Since it merged with Ticketmaster in 2010, Live Nation has faced antitrust complaints over the company’s size and market share from competitors, politicians including Senators Amy Klobuchar and Richard Blumenthal, and consumer advocates. Scrutiny of the company increased in 2019 when officials with the Department of Justice opted to extend a decade-old consent decree against it, and then ramped up again following the high-profile 2022 crash of Taylor Swift’s Ticketmaster sale for her Eras Tour. 

Since 2022, Live Nation has not been notified that it’s the subject of any legal action by the Department of Justice and has written in its annual disclosures that it cooperates with all federal and state authorities, operates in a highly competitive marketplace and attributes its revenue growth at the end of 2021 to an increase “in events and higher ticket sales.”

Attorney Laurence M. Rosen, representing several shareholders in the class action lawsuit, said Live Nation’s answers contradict June 2023 reports from Politico and CNBC that the company was “allegedly stonewalling” a Senate subcommittee led by Senator Blumenthal that was seeking documents from the company about how it operated its concerts division.

Live Nation countered that Blumenthal was misrepresenting the dispute, that it had already handed over thousands of documents and was contesting demands for confidential information that included private details about how much artists earned from touring.

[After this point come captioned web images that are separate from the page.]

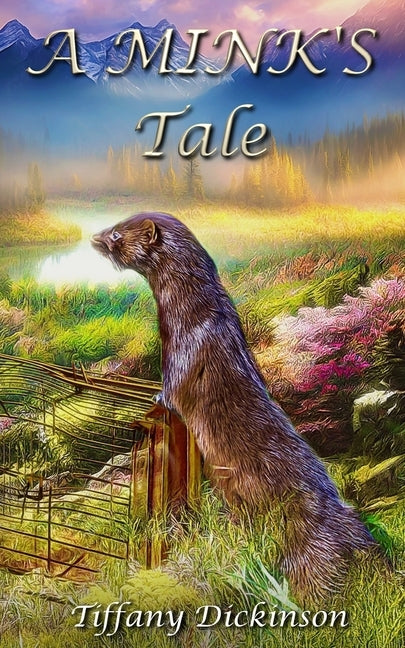 A Mink's Tale by Dickinson, Tiffany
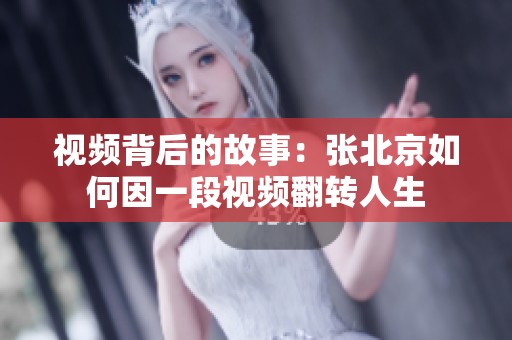 视频背后的故事：张北京如何因一段视频翻转人生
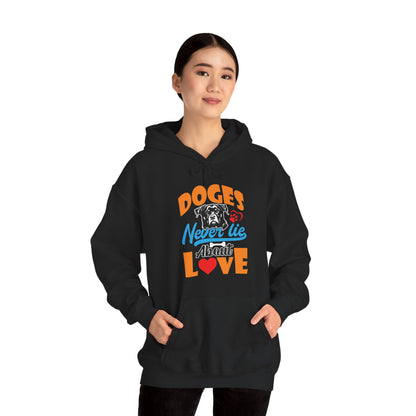 Dogs Never Lie About Love Unisex Hoodie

In its response to the Senate committee, the company argued it would only hand over the documents if confidentiality protections were put in place. While Live Nation’s attorneys viewed the disagreement as insignificant, Rosen argued that the objection meant the company was “not cooperating fully with the ongoing DOJ and Senate Subcommittee investigations,” an attorney for the shareholders wrote.

Live Nation declined to comment for this story.